Regional notes · Switzerland, DACH, EU.
The architecture applies broadly. A few region-specific considerations from CH and DACH engagements:
- Payment rails: TWINT is non-optional for any consumer-facing marketplace in CH. Stripe + TWINT via PostFinance is the default combination Morvion ships. For B2B, SEPA + invoicing is usually enough.
- Multilingual: Zürich + ZH region operates in DE + EN; Vaud + Geneva + Lausanne in FR + EN; Tessin in IT + EN. Bilingual content is the floor, not a nice-to-have; the request flow respects language per region.
- Regulatory: Swiss FADP (revised 2023) and EU GDPR/DSGVO both apply to marketplace data. Consent boundaries on the memory layer are tighter than US norms; cross-border data flows need an explicit lawful basis.
- Holidays + closures: Swiss public holidays differ by canton; the matching layer respects that so a request landing on a Berne holiday doesn't wait until the Berne supply team is back. Single national calendar is wrong.

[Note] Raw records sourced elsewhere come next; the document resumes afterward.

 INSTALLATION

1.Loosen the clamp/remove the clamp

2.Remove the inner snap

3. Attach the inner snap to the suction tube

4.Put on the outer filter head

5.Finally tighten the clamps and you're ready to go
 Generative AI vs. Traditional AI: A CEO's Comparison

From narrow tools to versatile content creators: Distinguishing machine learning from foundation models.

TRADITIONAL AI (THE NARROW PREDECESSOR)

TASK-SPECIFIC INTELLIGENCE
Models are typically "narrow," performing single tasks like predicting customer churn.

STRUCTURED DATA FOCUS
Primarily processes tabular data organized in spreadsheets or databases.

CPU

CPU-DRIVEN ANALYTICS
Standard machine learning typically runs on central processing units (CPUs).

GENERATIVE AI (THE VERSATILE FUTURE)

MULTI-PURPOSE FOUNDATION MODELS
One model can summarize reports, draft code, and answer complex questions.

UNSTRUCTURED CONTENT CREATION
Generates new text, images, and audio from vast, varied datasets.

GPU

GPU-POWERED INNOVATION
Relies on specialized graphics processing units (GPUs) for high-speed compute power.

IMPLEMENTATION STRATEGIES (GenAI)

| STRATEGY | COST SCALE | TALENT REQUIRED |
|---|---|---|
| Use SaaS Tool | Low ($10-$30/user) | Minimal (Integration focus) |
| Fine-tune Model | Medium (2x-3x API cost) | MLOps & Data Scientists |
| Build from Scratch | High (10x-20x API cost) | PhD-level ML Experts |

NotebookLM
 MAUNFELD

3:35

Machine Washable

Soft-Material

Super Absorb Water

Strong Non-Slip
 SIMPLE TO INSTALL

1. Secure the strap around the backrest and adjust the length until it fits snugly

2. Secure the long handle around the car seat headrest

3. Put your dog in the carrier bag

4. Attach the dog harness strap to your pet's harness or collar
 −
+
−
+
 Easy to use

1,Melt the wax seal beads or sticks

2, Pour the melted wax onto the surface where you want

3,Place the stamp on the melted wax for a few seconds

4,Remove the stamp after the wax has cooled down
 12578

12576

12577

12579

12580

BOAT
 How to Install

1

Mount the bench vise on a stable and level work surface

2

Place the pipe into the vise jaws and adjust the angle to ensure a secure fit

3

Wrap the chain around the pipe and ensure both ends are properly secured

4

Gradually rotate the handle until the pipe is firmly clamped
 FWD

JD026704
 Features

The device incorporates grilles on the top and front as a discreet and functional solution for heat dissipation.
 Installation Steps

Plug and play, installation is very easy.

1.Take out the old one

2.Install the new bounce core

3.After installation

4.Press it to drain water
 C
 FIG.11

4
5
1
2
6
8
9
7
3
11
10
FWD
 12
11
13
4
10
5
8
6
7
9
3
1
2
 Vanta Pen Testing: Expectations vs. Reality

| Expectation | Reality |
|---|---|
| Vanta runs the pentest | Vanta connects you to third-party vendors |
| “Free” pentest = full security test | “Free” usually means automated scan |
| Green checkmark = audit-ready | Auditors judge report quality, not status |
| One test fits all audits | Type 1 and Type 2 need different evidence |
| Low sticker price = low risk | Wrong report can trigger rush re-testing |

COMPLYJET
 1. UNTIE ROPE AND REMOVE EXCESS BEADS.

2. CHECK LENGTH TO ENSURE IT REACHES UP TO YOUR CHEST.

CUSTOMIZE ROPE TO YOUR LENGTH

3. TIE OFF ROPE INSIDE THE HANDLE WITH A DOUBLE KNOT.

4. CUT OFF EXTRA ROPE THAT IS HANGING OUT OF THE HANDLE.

- Trust expectations: DACH demand side weights response time and named operator higher than US norms weight star ratings. Adjust the trust-signal priority accordingly.
A marketplace platform is not finished when both sides can transact. It is finished when both sides do less work per transaction than they would without it.
Where this fits in Morvion engagements.
Marketplaces are built inside Digital Products & Platforms, with the trust and matching surfaces frequently extending into Experience Design & Interactive Worlds for the editorial layer. Engagements start with a two-week Discovery Sprint that audits the demand and supply sides, validates the request shape, and locks the data model before any production build.
For the long-form narrative on these patterns, see the field notes on marketplace design principles and marketplace trust signals. For the one-paragraph definition of the underlying term, see the glossary entry on marketplace platform. Hospitality marketplaces specifically are covered in the companion Hospitality Digital Stack Report.
Versioning of this report.
This document is versioned. Substantial revisions (new reference architecture, new cost band, new region notes) bump the major version. Minor refinements are silent. Current version: 1.0.0, published 2026-05-19.